Teen Handcuffed For Cutting In Line In School Cafeteria: Complaint

01/23/2014 06:07 pm ET | Updated Jan 24, 2014
courtesy of Jason Langberg

In some schools, students who cut in line at the cafeteria might be scolded or sent to a guidance counselor. In Wake County, N.C., they risk getting handcuffed and thrown in jail, according to a complaint against the local school district and law-enforcement agencies filed Wednesday with the U.S. Department of Justice.

In the 74-page complaint, a coalition of civil- and children’s-rights groups representing eight students alleges that the district has failed to take meaningful steps to “stem the tide of students being pushed out of school and into juvenile and criminal court systems.”

Over the past five years, the district’s use of law enforcement officers to deal with disciplinary issues has landed thousands of students in court, keeping them out of school, according to the complaint.

The toll on black students and students with disabilities is disproportionately high, it continues. Although black students accounted for just a quarter of the district’s student population during the past few years, they’ve received as many as three-quarters of the district’s school-based delinquency complaints in a given year, according to data from North Carolina’s Department of Juvenile Justice.

“It’s becoming part of the school culture,” said Jennifer Story, an attorney with Advocates for Children's Services, one of the groups that filed the complaint. “In one case, a parent didn’t even know that her son had been handcuffed until we told her about it. The student was like, ‘It just happens all the time.’”

The students listed in the complaint include “T.S.”, a 15-year-old black student described as introverted and mild-mannered. His problems with school authorities began after he cut in line at lunch one day and drew the attention of a security officer, who grabbed his arm. When T.S. tried to pull away, the officer twisted his arm behind his back, pushed him over a 4-foot dividing wall, and led him out of the cafeteria in handcuffs, the complaint said.

T.S. was suspended for three days. When he returned to school, some fellow students assaulted him, knocking him to the ground and jumping on him, for reasons that aren’t explained in the complaint. The same officer who had handcuffed him three days earlier then pepper-sprayed his face. T.S. was handcuffed again, and ordered to appear in juvenile court and spend nine months on probation.

In another alleged incident, a 15-year-old black student with attention deficit hyperactivity disorder punched a student who had hit him and used a racial slur against him, the complaint said. He was sent to juvenile court, where he agreed to a plea deal that resulted in six months of probation, 24 hours of community service, and a juvenile delinquency record.

A spokeswoman for the Wake County Public School System said the district's leadership is still reviewing the complaint. Representatives for the Raleigh Police Department and the Wake County Sheriff’s Office, whose officers are among the security personnel posted at district schools, said they had not seen the complaint and weren’t ready to comment.

The presence of law-enforcement officers in schools throughout the country has grown in recent years, according to Nancy Trevino, a spokeswoman for the Dignity in Schools Campaign, a group that advocates on behalf of students who are removed from schools because of disciplinary issues.

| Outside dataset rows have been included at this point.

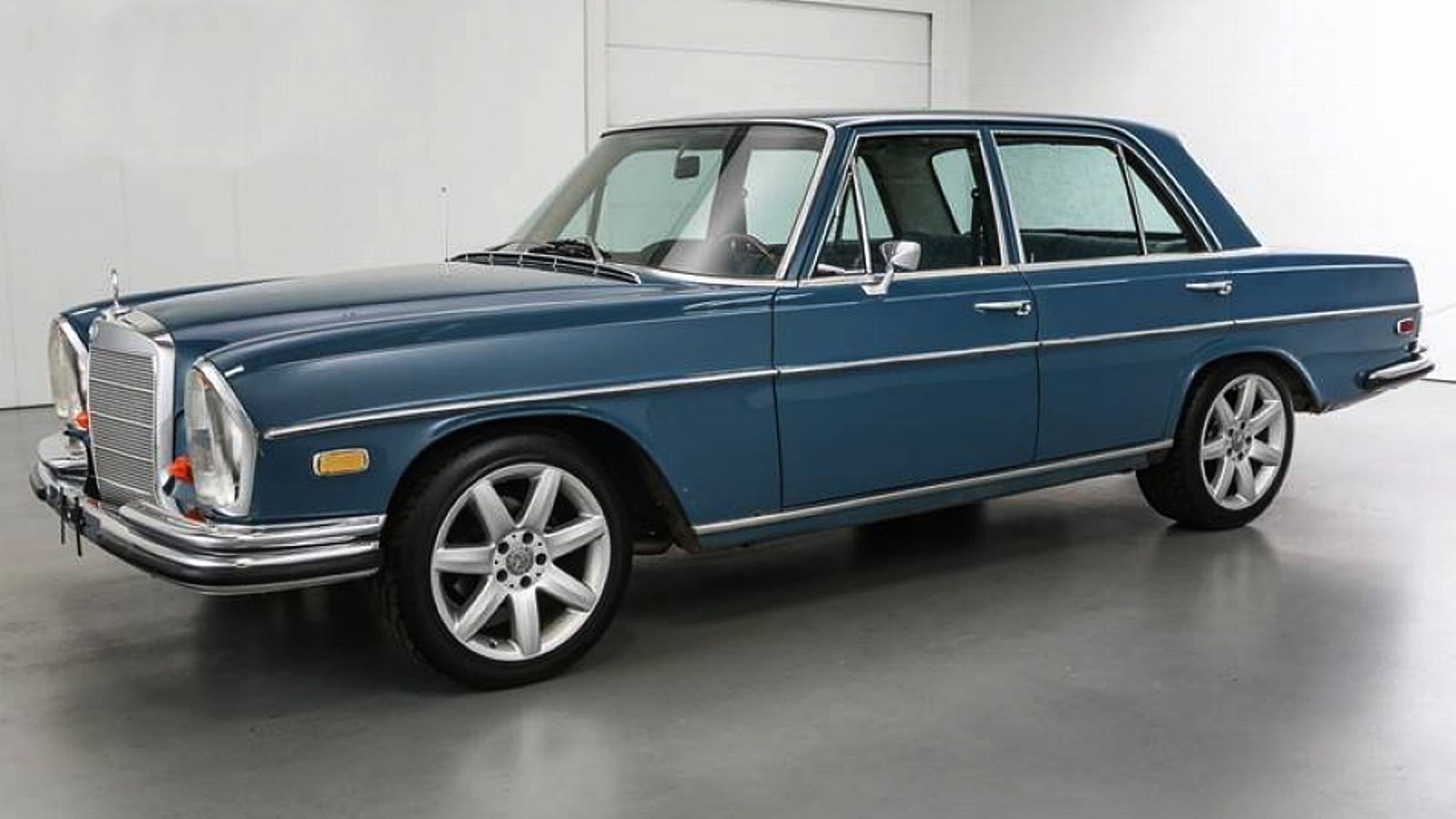For $9,900, Could This Corvette-Powered 1968 Mercedes-Benz 250SE Be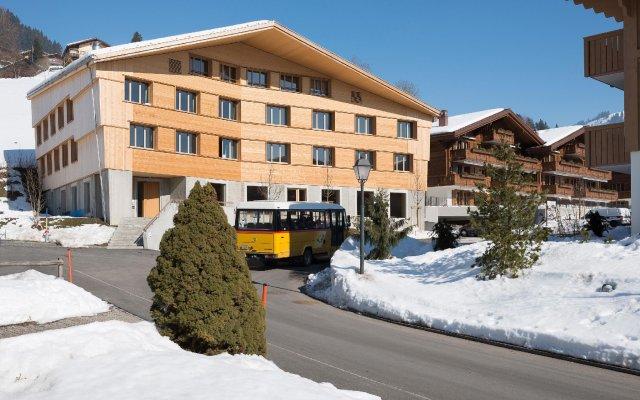 Отель Youth Hostel Gstaad Saanenland Швейцария, Гштад - отзывы, цены и фото номеров - забронировать отель Youth Hostel Gstaad Saanenland онлайн вид на фасад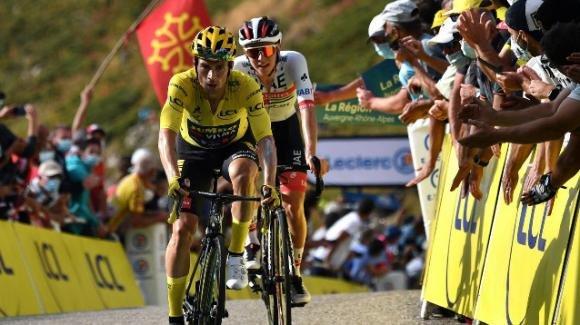 Tour de France, il punto dopo la seconda settimana: Roglič consolida la maglia gialla. Sorpresa Pogačar, crolla Bernal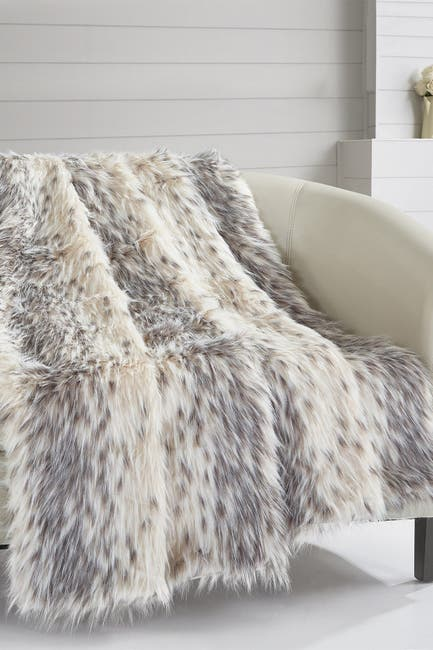 """Image of Chic Home Bedding Piolo Two-Tone Faux Fur Blanket - 50"""" x 60"""" - Beige"""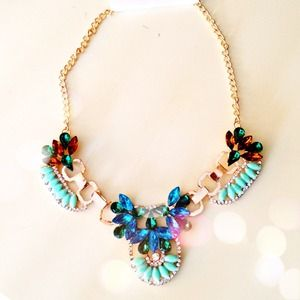 Jewelry - NEW In The Blues Statement Necklace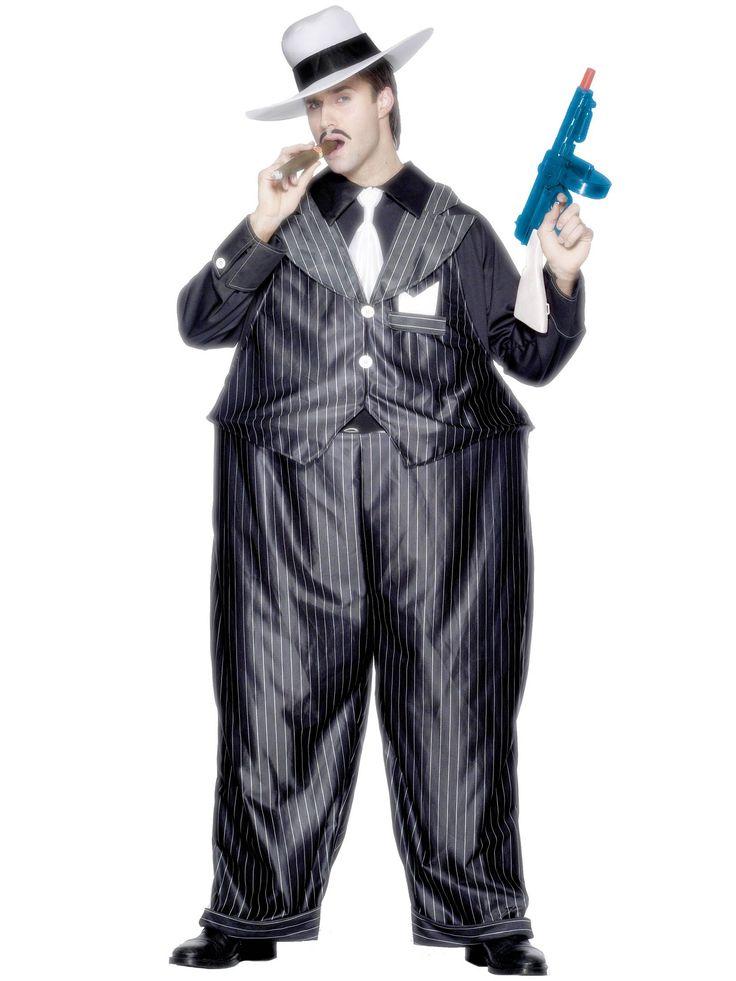 Déguisement gangster  charleston homme : Ce déguisement de gangster imposant pour homme se compose d'un chapeau blancassez risible, d'une veste chemise avec cravate blanche, et d'un pantalon élargi au niveau de la taille pour un effet...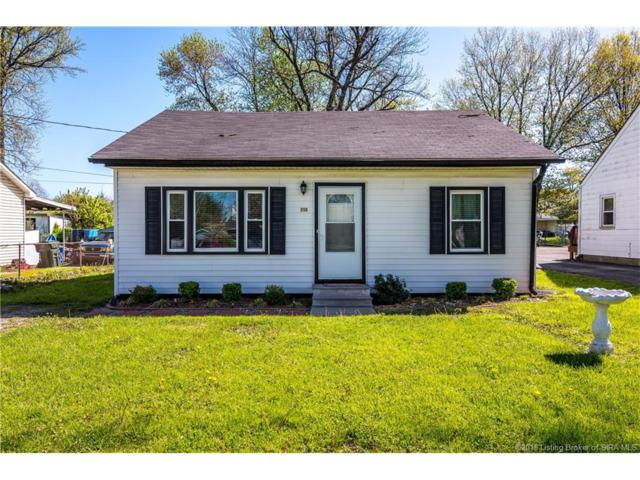 210 Mary Street, Jeffersonville, IN 47130 (MLS #201808572) :: The Paxton Group at Keller Williams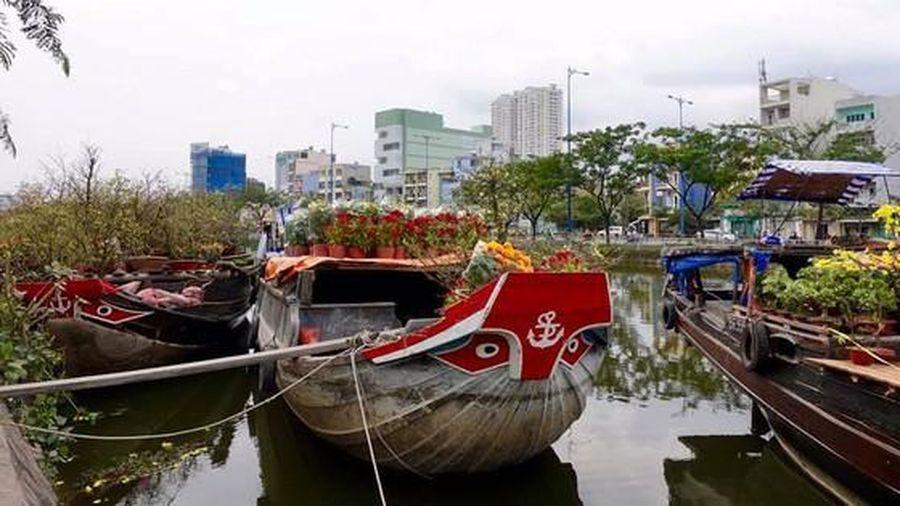 Đặc sắc chợ hoa Trên bến dưới thuyền Tết Tân Sửu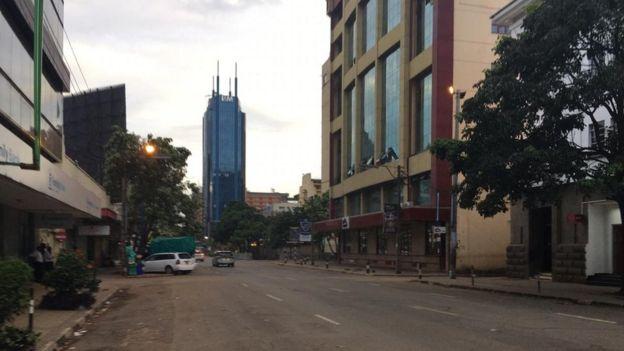 Barabara nyingi za mji wa Nairobi zilisalia kuwa mahame dakika 30 kabla ya amri ya kutotoka nje kuanza kutekelezwa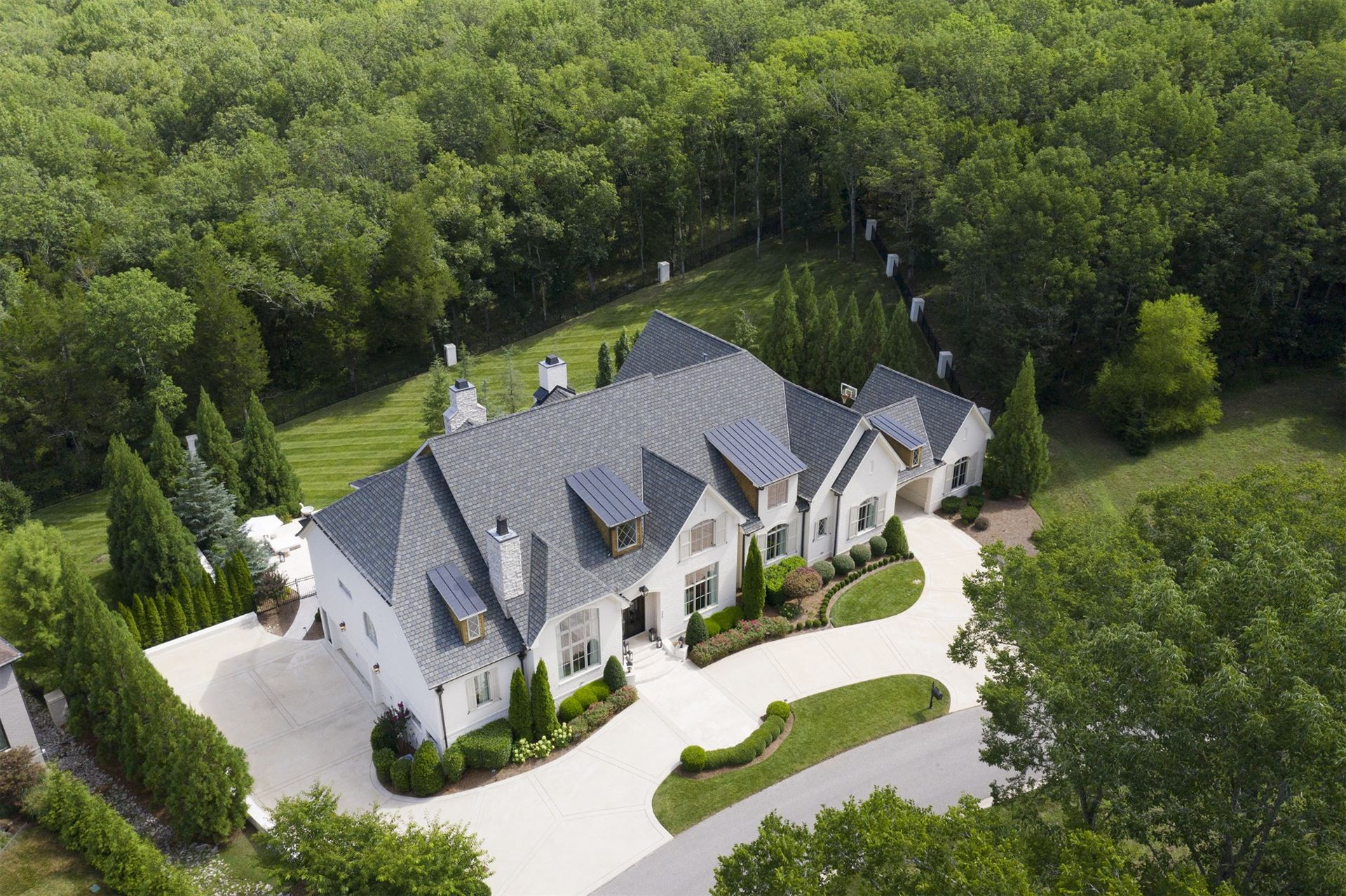 Photo of 390 Lady of the Lake Ln, Franklin, TN 37067 (MLS # 2273911)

“What we’re seeing in Wake County isn’t something that’s exclusive to North Carolina, but more of a national trend,” she said.

Activists call it the “school-to-prison pipeline,” and they attribute its growth to fears of school violence.

“It stems from the heavy saturation of the public with images of juvenile predators and high-profile school shootings that started with Columbine and has increased since then,” said Jason Langberg, an attorney with Advocates for Children's Services, a project of Legal Aid of North Carolina.

Earlier this month, the Obama administration issued the first federal legal guidance on school discipline, instructing school administrators to use harsh punishments only as a last resort and to avoid discrimination.

Langberg said he hopes the DOJ will follow up the North Carolina complaint with an investigation. That would pressure schools to increase oversight of officers and to embrace “positive and productive alternatives to arrests and court referrals,” he said.

He referred to Meridian, Miss., where the DOJ recently reached an agreement with the local school district to limit the number of suspensions, expulsions and arrests, and to restrict the use of school police officers to handle disciplinary problems.

"We’re certainly going to want to see some of that here,” he said.